Surprising no one has innovated a unique looting system yet.  How about this?  Right now we have a magic find stat....why not expand that into something more specific.  Allow character to build 'tracking' gear (not as a separate gear set per se, but as part of their regular build).  And you can build your tracking based on what kind of loot you are looking for.  These tracking enhancements can be used to affect what types of items you find (helmets, swords, etc...), what kinds of stats they have, WHERE to find the best places for such items to drop, and INCREASING the odds that it will drop from likely targets (recovery).  Perhaps even add layers where you have to use tracking gear to find items and upgrades that improve your tracking ability.  That way, the longer you play, the longer you build your tracking set, the more efficient and more effective it becomes, and the higher level stuff it can find.  Perhaps even have mini-quests--especially in earlier levels--that help you research and build your tracking gear to your specifications.

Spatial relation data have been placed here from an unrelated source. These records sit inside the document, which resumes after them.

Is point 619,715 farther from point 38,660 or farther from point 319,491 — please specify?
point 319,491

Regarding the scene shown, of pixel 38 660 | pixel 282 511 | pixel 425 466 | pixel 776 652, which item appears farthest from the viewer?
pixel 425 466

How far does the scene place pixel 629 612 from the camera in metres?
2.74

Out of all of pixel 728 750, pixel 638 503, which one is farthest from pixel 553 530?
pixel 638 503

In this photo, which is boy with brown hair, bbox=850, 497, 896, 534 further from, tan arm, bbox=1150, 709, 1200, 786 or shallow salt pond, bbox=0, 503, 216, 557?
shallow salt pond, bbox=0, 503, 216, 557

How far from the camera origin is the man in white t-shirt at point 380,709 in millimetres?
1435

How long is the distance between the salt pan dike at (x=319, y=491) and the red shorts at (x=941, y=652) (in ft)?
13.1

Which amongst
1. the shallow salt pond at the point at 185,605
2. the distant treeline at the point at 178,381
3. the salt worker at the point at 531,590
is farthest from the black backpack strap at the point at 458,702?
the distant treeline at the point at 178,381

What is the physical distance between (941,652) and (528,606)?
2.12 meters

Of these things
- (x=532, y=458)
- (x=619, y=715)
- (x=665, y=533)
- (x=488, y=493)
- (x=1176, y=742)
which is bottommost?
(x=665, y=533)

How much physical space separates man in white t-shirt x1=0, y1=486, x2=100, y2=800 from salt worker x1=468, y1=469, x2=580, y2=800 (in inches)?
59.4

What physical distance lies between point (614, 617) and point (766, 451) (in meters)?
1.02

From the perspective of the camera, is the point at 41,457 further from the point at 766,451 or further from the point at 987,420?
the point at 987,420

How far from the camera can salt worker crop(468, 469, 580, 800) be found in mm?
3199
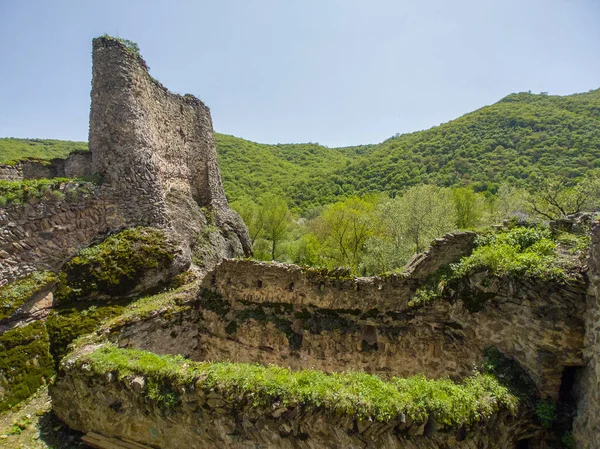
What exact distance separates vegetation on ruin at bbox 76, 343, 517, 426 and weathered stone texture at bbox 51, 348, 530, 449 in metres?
0.12

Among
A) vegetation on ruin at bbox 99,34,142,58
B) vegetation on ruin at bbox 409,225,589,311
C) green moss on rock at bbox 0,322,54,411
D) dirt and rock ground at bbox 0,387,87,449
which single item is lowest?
dirt and rock ground at bbox 0,387,87,449

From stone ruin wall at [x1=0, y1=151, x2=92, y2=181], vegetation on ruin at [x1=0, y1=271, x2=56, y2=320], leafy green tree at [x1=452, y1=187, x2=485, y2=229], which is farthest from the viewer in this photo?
leafy green tree at [x1=452, y1=187, x2=485, y2=229]

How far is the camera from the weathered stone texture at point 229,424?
4.97 m

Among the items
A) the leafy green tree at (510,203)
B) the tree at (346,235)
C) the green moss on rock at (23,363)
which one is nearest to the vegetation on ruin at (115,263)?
the green moss on rock at (23,363)

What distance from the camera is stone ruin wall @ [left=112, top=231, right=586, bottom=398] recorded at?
617 cm

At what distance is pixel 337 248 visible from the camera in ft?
89.1

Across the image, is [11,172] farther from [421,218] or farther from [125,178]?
[421,218]

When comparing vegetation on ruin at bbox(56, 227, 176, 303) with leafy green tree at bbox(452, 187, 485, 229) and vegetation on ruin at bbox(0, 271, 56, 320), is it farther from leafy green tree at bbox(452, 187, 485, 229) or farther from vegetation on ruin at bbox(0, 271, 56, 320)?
leafy green tree at bbox(452, 187, 485, 229)

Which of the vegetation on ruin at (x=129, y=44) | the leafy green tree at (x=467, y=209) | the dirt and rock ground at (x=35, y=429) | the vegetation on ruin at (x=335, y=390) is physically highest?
the vegetation on ruin at (x=129, y=44)

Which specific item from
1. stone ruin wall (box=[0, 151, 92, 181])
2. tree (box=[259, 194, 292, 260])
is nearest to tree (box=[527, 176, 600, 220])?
tree (box=[259, 194, 292, 260])

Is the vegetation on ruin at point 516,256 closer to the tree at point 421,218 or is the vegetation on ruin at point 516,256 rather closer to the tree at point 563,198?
the tree at point 421,218

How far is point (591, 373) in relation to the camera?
5.46 metres

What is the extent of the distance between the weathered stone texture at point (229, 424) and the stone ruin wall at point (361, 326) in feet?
5.69

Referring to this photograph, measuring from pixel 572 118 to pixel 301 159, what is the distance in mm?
54747
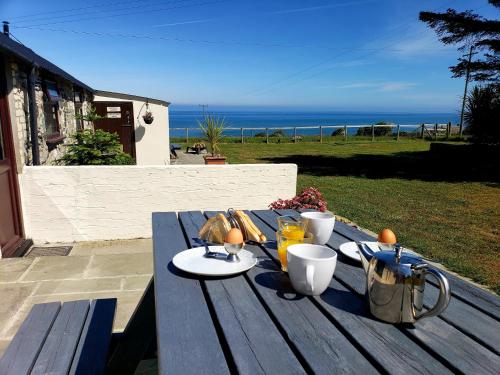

Now, instead of endlessly researching loot tables, and farming bosses or farming dungeons ad nauseum, building your ultimate gear set becomes an entire game-long quest in and of itself.  And it could lead you all over the map, return you to places you've been once you can track and recover better (coupled with level scaling, is a perfect way to keep all content relevant and active with players from all levels).

Perhaps then I can avoid getting Yakkington's legplates for a third time. lol  Or I can uncover the location of Dawn, instead of just being stuck with the Hunter, or simply farming X gold so I can buy it rather than earn it (granted this could be in danger of taking the wind out of the sails of the Trading Post).  Now building gear becomes a QUEST, rather than a luck drop or gold farm (depending on your level of patience).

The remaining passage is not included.